Optimized bubble sort with just 1 for Loop

/*Advanced BUBBLE SORT with ONE PASS*/
/*Authored by :: Brooks Tare  AAU*/

public class Bubble {

    public int[] bubble(int b[]){ 
    int temp,temp1; 

    for(int i=0;i<b.length-1;i++){

            if(b[i]>b[i+1] ){
                ///swap(b[i],b[i+1]);

                temp=b[i];
                b[i]=b[i+1];
                b[i+1]=temp;

    /*Checking if there is any number(s) greater than 
      the current number. If there is swap them.*/
                while(i>0){


                    if(b[i]<b[i-1]){
                    ///swap(b[i]<b[i-1])

                        temp1=b[i];
                        b[i]=b[i-1];
                        b[i-1]=temp1;
                        i--;
                    }
                    else if(b[i]>b[i-1]){i--;}
                }
            }
            else{continue;}

        }



        return b;
    }
///the following is a function to display the Array 
        public void see(int []a){
            for(int j=0;j<a.length;j++){
                System.out.print(a[j]+",");
            }
        }



    public static void main(String []args){
        ///You can change the Array to your preference.. u can even make it dynamic 

        int b[]={5,1,4,2,0,3}; 
        int v[]=new int[100]; 
        Bubble br=new Bubble();
        v=br.bubble(b);
        br.see(v);

    }
}

First of all, you have an out-of-bounds access:

    for(int j=0; j<a.length; j++) {
      if(a[j] > a[j+1]) {

for j == a.length-1, so the loop condition should rather be j < a.length-1.

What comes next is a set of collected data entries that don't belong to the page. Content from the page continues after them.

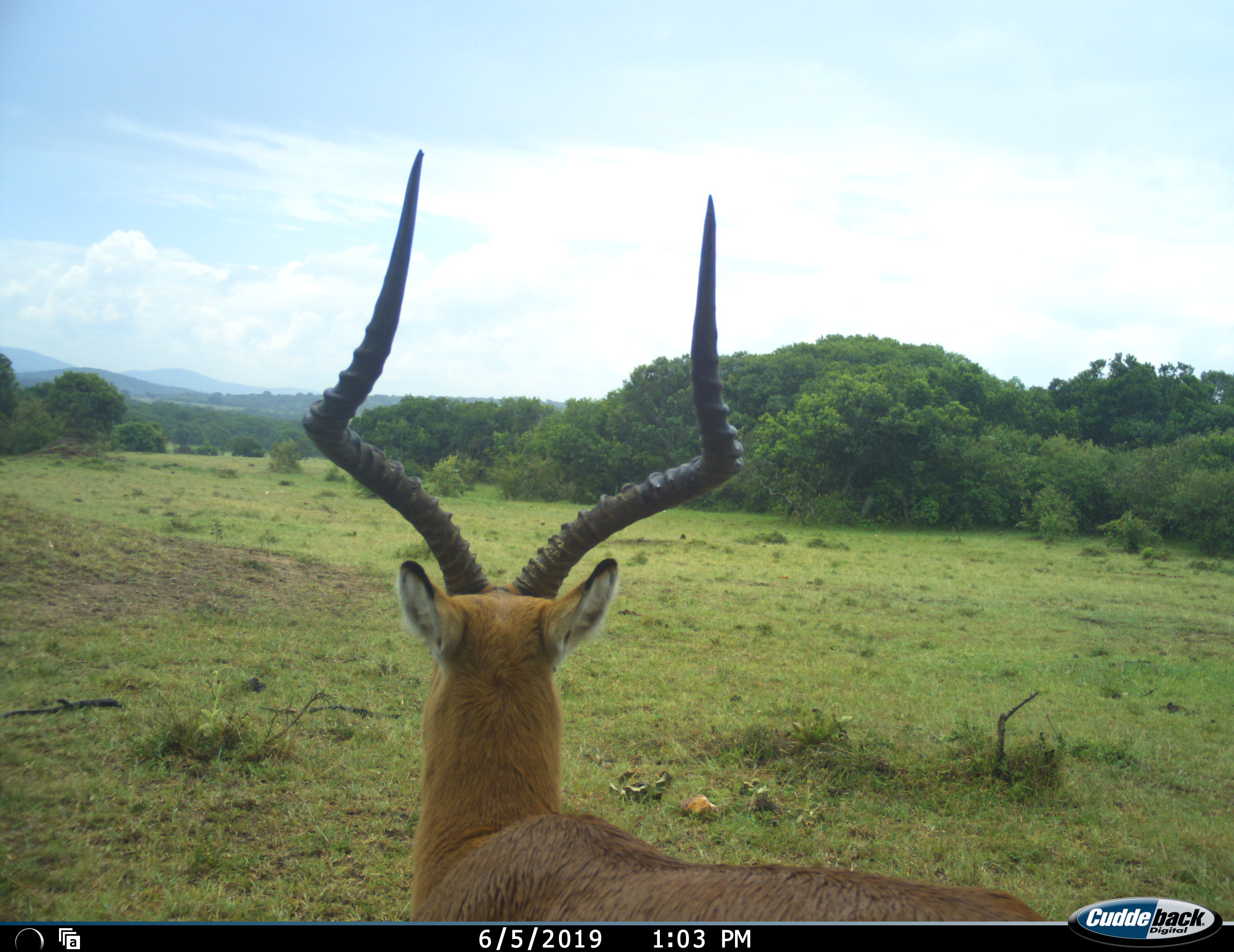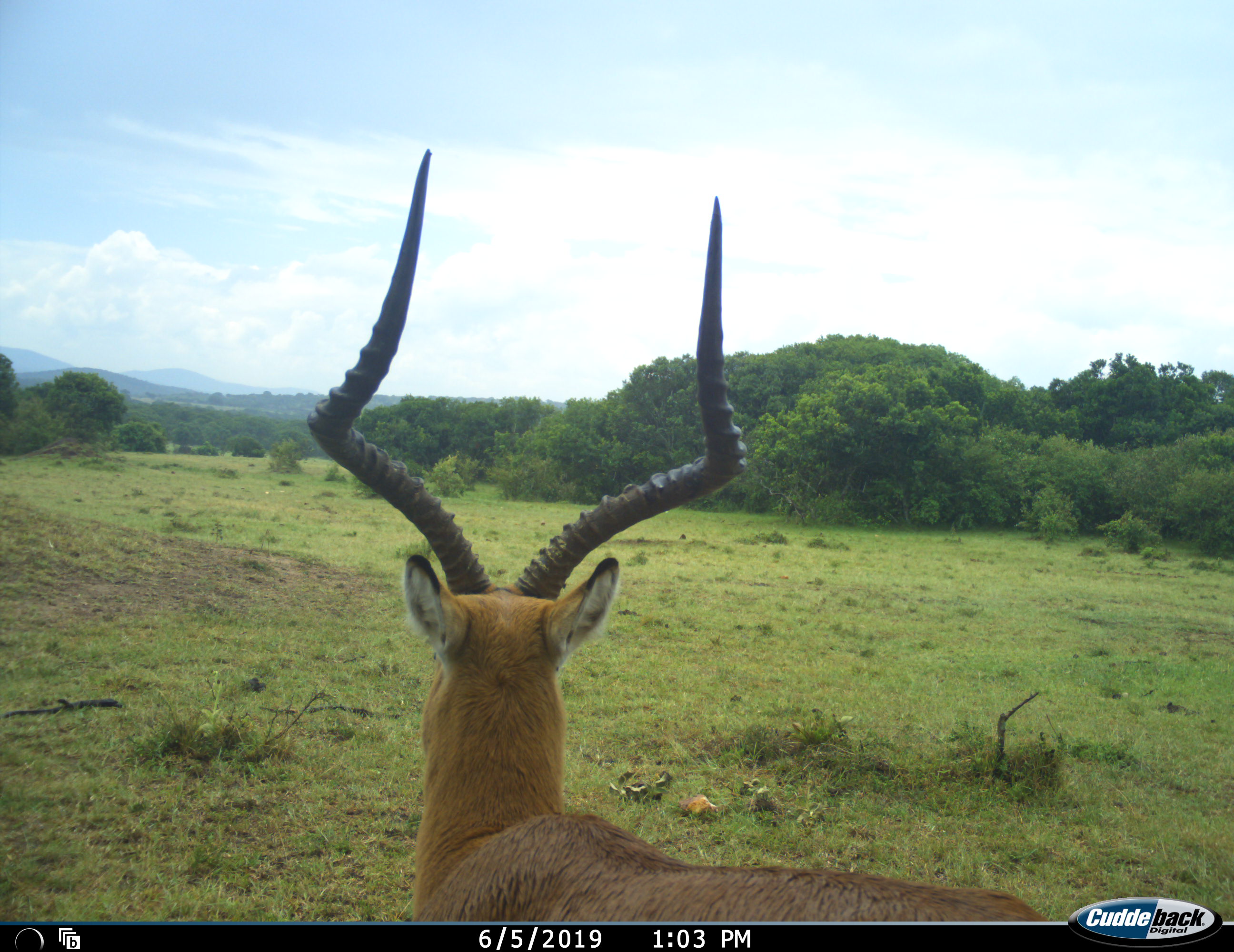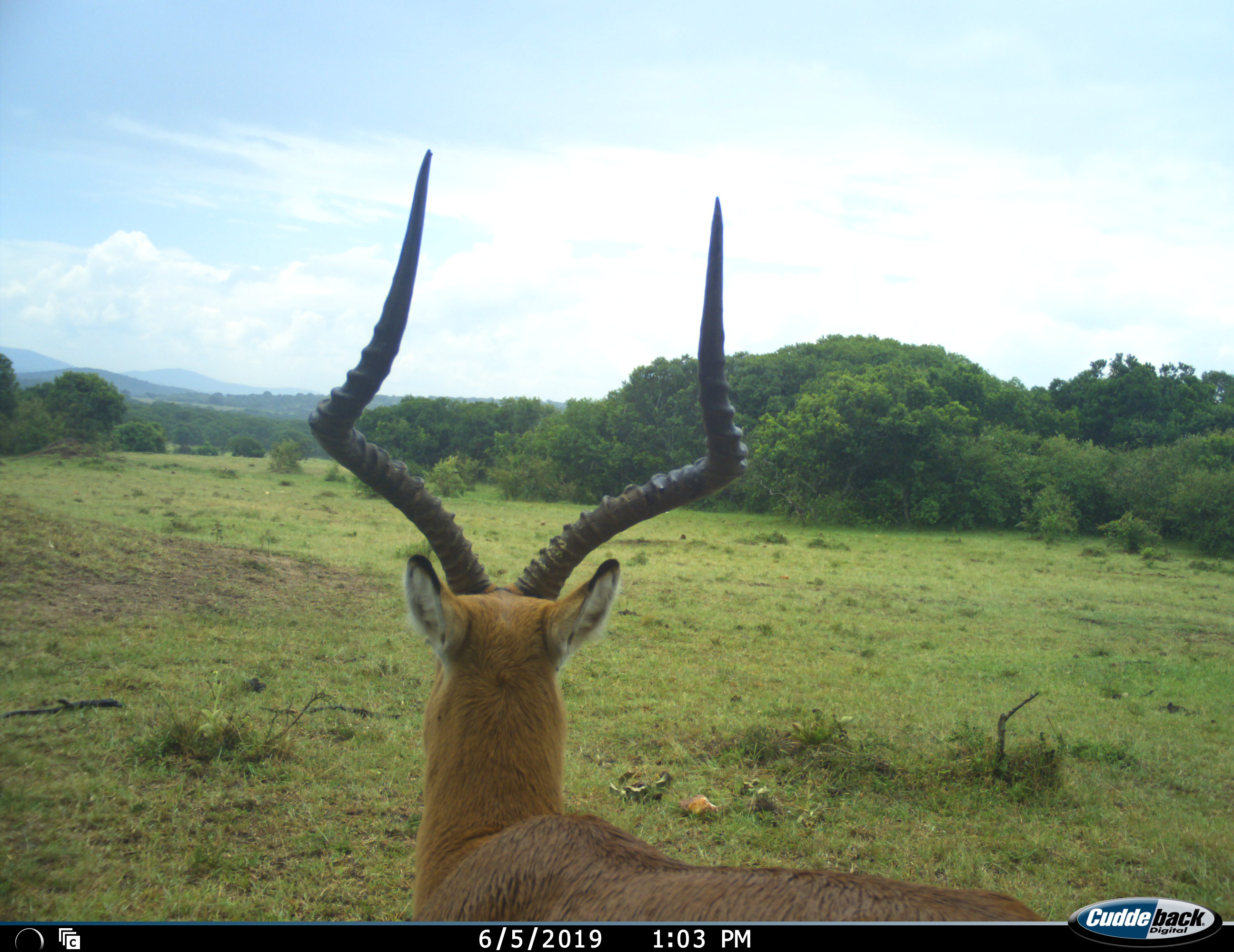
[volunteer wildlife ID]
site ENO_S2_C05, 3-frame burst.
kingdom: Animalia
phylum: Chordata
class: Mammalia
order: Artiodactyla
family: Bovidae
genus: Aepyceros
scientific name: Aepyceros melampus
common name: impala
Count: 1.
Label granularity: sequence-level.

But, in Bubble sort, you know that after k passes, the largest k elements are sorted at the k last entries of the array, so the conventional Bubble sort uses

public static void bubblesort(int[] a) {
  for(int i=1; i<a.length; i++) {
    boolean is_sorted = true;

    for(int j=0; j < a.length - i; j++) { // skip the already sorted largest elements
      if(a[j] > a[j+1]) {
         int temp = a[j];
         a[j] = a[j+1];
         a[j+1] = temp;
         is_sorted = false;
      }
    }

    if(is_sorted) return;
  }
}

Now, that would still do a lot of unnecessary iterations when the array has a long sorted tail of largest elements, say you have k,k-1,...,1 as the first k elements and k+1 to 100000000 in order after that. The standard Bubble sort will pass k times through (almost) the entire array.

But if you remember where you made your last swap, you know that after that index, there are the largest elements in order, so

public static void bubblesort(int[] a) {
  int lastSwap = a.length-1;
  for(int i=1; i<a.length; i++) {
    boolean is_sorted = true;
    int currentSwap = -1;

    for(int j=0; j < lastSwap; j++) {
      if(a[j] > a[j+1]) {
         int temp = a[j];
         a[j] = a[j+1];
         a[j+1] = temp;
         is_sorted = false;
         currentSwap = j;
      }
    }

    if(is_sorted) return;
    lastSwap = currentSwap;
  }
}

would sort the above example with only one pass through the entire array, and the remaining passes only through a (short) prefix.

Of course, in general, that won't buy you much, but then optimising a Bubble sort is a rather futile exercise anyway.